*What the task asks:*
Copy the material from the line containing "How far from pixel 341 164 is pixel 115 117?" through the end, reproducing each line word for word, both the starting line and the final line included.

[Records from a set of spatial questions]
-- BEGIN --

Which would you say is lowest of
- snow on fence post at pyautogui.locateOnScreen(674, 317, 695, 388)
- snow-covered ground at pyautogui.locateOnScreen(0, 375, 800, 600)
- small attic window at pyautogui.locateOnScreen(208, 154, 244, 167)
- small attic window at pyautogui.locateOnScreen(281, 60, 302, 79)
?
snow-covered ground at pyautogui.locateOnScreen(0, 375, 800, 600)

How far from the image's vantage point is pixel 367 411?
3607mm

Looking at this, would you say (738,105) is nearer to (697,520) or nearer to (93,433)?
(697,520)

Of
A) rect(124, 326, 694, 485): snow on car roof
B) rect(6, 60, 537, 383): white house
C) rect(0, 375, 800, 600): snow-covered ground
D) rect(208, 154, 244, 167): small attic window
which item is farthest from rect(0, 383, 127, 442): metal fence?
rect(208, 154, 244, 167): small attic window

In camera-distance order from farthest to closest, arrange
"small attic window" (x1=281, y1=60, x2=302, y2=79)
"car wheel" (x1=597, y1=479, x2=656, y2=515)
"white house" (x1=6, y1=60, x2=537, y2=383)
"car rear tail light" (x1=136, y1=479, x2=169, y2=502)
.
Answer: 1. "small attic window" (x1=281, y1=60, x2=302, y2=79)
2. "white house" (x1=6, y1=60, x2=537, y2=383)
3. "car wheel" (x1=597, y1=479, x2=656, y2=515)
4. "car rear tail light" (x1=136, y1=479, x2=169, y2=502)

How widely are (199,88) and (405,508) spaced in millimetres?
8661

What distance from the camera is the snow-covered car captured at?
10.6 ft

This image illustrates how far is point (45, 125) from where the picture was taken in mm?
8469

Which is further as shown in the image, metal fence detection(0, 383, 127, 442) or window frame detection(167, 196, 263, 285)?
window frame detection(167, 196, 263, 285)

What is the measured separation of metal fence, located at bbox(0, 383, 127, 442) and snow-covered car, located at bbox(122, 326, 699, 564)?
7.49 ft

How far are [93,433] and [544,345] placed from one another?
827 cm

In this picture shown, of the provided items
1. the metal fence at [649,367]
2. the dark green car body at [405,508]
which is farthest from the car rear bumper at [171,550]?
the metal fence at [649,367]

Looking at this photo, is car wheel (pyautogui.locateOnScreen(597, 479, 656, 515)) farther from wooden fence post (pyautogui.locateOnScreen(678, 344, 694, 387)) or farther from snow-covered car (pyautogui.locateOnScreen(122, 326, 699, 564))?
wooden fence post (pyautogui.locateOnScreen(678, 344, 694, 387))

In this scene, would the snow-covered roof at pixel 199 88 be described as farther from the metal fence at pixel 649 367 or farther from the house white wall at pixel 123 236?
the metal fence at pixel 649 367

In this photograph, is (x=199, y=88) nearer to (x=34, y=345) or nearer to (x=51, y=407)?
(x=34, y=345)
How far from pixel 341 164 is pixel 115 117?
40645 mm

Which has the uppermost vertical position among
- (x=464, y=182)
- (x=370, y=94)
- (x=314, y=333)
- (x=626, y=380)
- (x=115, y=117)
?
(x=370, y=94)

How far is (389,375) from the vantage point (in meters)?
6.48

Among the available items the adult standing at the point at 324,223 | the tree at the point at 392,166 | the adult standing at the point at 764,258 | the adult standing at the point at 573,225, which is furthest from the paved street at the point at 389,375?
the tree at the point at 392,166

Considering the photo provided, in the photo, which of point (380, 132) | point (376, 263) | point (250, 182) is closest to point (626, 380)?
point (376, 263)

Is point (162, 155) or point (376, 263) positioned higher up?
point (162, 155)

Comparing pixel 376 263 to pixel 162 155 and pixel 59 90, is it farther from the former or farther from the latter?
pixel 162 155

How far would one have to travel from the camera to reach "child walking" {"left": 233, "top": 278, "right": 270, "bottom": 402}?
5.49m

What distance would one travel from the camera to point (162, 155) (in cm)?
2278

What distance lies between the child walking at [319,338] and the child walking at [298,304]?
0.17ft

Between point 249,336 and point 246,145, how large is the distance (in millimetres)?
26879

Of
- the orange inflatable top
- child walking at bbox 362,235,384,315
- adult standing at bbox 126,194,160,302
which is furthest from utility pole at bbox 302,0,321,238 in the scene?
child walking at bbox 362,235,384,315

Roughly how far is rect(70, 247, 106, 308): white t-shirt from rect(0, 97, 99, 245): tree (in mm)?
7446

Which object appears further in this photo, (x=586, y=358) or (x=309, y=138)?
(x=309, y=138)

-- END --

*The response:*
How far from pixel 341 164 is pixel 115 117?
40645 mm

Which has the uppermost vertical position among
- (x=464, y=182)
- (x=370, y=94)
- (x=314, y=333)
- (x=626, y=380)
- (x=115, y=117)
?
(x=370, y=94)

How far is (389,375) from the vantage point (in meters)?
6.48

Among the available items the adult standing at the point at 324,223 | the tree at the point at 392,166 | the adult standing at the point at 764,258 | the adult standing at the point at 573,225, which is furthest from the paved street at the point at 389,375?
the tree at the point at 392,166

Considering the photo provided, in the photo, which of point (380, 132) | point (376, 263) | point (250, 182) is closest to point (626, 380)?
point (376, 263)

Is point (162, 155) or point (376, 263) positioned higher up?
point (162, 155)

Comparing pixel 376 263 to pixel 162 155 and pixel 59 90, is it farther from the former or farther from the latter?
pixel 162 155

How far would one have to travel from the camera to reach "child walking" {"left": 233, "top": 278, "right": 270, "bottom": 402}?
5.49m

What distance would one travel from the camera to point (162, 155) (in cm)?
2278

What distance lies between the child walking at [319,338] and the child walking at [298,304]?
0.17ft

Between point 249,336 and point 246,145, how large is the distance (in millimetres)?
26879

Of
- the orange inflatable top
- child walking at bbox 362,235,384,315
- adult standing at bbox 126,194,160,302
which is furthest from utility pole at bbox 302,0,321,238 in the scene?
child walking at bbox 362,235,384,315

Roughly how far is rect(70, 247, 106, 308): white t-shirt from rect(0, 97, 99, 245): tree (in mm)?
7446

Which object appears further in this photo, (x=586, y=358) or (x=309, y=138)?
(x=309, y=138)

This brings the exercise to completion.